1

I have a pandas code and work with lot of datafiles. I use the following code to convert time delta to date time index.

df['date_time'] = ["2016-05-19 08:25:00","2016-05-19 16:00:00","2016-05-20 07:45:00","2016-05-24 12:50:00","2016-05-25 23:00:00","2016-05-26 19:45:00"]
df['date_time'] = pd.DatetimeIndex(df['date_time'])

But one particular data file gives me the error:

raise e
ValueError: Unknown string format

What could be the reason behind this error? If it is due to a invalid data in the datafile, how to remove it?

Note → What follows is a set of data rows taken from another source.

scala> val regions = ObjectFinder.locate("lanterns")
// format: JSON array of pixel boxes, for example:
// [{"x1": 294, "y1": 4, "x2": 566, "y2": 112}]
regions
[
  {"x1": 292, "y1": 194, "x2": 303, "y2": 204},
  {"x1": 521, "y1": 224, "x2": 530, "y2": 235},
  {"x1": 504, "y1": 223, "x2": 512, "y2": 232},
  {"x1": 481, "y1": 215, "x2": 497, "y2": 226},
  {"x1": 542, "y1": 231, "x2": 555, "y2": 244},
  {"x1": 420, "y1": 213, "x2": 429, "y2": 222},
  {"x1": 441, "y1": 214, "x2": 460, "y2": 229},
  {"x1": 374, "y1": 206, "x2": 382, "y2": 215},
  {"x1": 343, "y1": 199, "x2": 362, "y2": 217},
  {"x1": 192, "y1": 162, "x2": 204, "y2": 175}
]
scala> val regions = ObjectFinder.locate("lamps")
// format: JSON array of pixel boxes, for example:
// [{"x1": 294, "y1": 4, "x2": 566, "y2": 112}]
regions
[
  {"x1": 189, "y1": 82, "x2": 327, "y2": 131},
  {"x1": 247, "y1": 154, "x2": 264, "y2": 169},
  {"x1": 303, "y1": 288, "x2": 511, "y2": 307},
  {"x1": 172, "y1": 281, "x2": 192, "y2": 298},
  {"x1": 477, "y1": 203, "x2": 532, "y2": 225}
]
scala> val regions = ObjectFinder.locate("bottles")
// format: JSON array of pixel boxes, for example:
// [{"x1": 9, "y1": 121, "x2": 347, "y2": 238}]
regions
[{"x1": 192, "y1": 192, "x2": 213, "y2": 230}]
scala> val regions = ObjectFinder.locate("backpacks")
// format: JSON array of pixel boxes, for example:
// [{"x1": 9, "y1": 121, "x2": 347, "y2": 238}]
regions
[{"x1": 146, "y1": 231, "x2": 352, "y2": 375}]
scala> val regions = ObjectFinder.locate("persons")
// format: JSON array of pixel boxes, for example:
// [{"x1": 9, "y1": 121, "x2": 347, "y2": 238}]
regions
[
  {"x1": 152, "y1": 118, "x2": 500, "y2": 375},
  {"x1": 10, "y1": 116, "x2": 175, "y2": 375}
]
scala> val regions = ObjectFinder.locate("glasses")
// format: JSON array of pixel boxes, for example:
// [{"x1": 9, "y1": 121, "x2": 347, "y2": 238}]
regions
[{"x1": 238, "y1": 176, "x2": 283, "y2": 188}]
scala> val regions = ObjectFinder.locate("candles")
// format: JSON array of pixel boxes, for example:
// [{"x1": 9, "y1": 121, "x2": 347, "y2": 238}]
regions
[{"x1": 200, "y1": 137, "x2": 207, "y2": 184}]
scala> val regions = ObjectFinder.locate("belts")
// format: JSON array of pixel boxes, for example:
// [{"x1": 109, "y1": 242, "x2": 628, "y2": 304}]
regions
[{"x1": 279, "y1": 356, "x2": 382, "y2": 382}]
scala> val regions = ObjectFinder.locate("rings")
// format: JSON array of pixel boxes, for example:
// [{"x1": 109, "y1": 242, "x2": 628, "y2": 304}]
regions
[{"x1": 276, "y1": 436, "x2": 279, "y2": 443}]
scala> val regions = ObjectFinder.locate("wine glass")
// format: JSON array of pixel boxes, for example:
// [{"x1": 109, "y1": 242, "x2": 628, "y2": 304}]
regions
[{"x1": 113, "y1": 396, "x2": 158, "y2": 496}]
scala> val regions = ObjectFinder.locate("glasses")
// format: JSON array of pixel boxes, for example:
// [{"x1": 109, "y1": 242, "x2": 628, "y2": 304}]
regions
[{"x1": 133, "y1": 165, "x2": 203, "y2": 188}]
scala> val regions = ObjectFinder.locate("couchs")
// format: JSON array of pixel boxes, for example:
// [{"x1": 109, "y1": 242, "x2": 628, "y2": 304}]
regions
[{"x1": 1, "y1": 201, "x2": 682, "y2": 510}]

  • Can you add some sample data? – jezrael Jul 10 '17 at 13:51
  • The code actually works fine with most of the input data. But few input files shows this error. So i would like to know if it is due to the invalid data. If so, how to remove them –  Jul 10 '17 at 13:54
  • Not uncommon in my experience, especially if the data was loaded with an unknown encoding scheme. What happens if you first run it through a pd.to_datetime(df['date_time'])? In my experience, if you can isolate the offending string, you'll have your answer. – Adestin Jul 10 '17 at 13:58

1 Answers1

1

I think you need parameter errors='coerce' for convert non datetime to NaT in to_datetime:

df['date_time'] = pd.to_datetime(df['date_time'], errors='coerce')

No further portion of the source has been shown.